The Mica Bay Incident (also known as the Michipicoten War or the Mica Bay Uprising) was a land and resources dispute in along the shore of Lake Superior in November 1849. A group of Indigenous activists attacked copper mining sites established by the Quebec Mining Company, in attempt to force the Company off the land. Soldiers were sent to put down the protesters, and in December a number of the group's leaders were arrested and detained in Toronto. The protest was partly responsible for the signing of the 1850 Robinson-Huron Treaty.

==Background==
The political tensions leading up to the incident reflected Indigenous concerns about their lack of land rights, the impacts of mineral extraction, and corporate/Crown encroachment on their traditional territories.

==Incident==
In 1849 a group of Anishinaabek (now recognized as First Nations in Canada) in the Sault Ste. Marie, Ontario area people were displeased with ongoing mineral extraction by local mining companies. This mining was occurring outside of a negotiated treaty and contrary to the 1763 Royal Proclamation's statements on Indigenous land and resource rights. In November 1849 a group traveled from Sault Ste. Marie to Mica Bay on the shore of Lake Superior. Upon arrival at Mica Bay the group attacked copper mining sites established by the Quebec Mining Company, with the goal of forcing the Company off the land. Over 100 soldiers were sent to put down the incident and in December a number of the leaders were arrested and detained in Toronto.

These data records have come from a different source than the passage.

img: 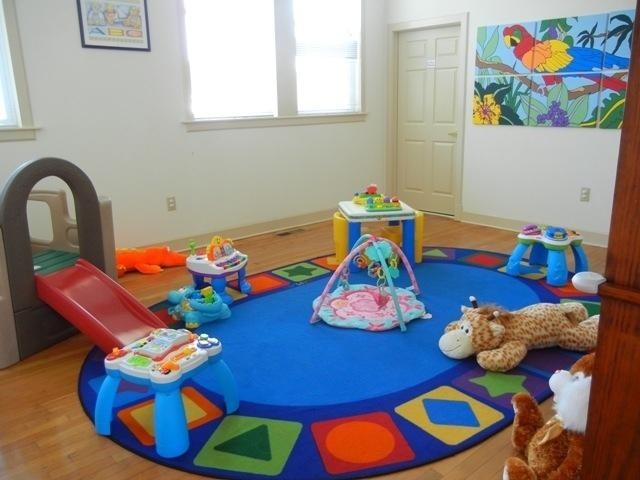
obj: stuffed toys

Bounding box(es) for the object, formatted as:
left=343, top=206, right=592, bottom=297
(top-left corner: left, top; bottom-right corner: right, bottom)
left=438, top=294, right=601, bottom=371
left=116, top=244, right=187, bottom=275
left=502, top=346, right=597, bottom=480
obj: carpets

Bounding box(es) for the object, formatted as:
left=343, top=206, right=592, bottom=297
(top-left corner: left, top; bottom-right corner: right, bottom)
left=78, top=246, right=601, bottom=479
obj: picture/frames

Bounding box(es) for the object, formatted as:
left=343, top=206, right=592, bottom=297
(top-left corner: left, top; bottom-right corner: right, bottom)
left=76, top=0, right=151, bottom=52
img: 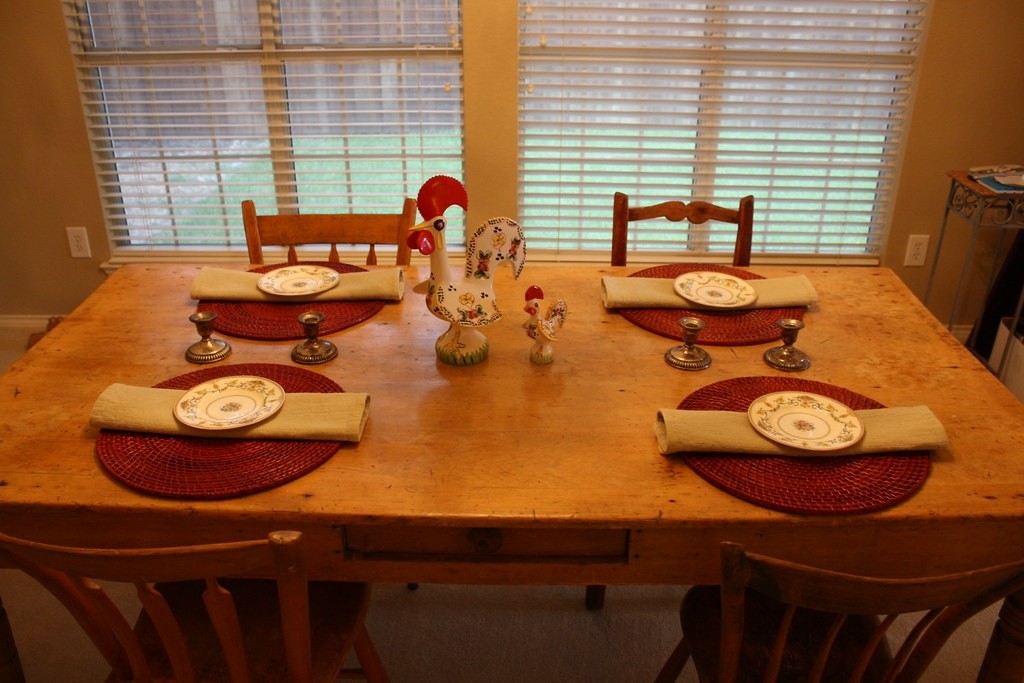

Leaders of the incident included Chief Shingawukonse (Garden River), Chief Nebenaigoching (Batchewana), Chief Oshawana (Walpole Island), Allan Macdonell, Metcalfe, and others.

==Aftermath==

The Mica Bay incident is known as the tipping point which forced the government to negotiate treaty agreements with Indigenous communities in the Lake Huron and Lake Superior region. The Mica Bay Incident occurred shortly before the signing of the Robinson Treaties.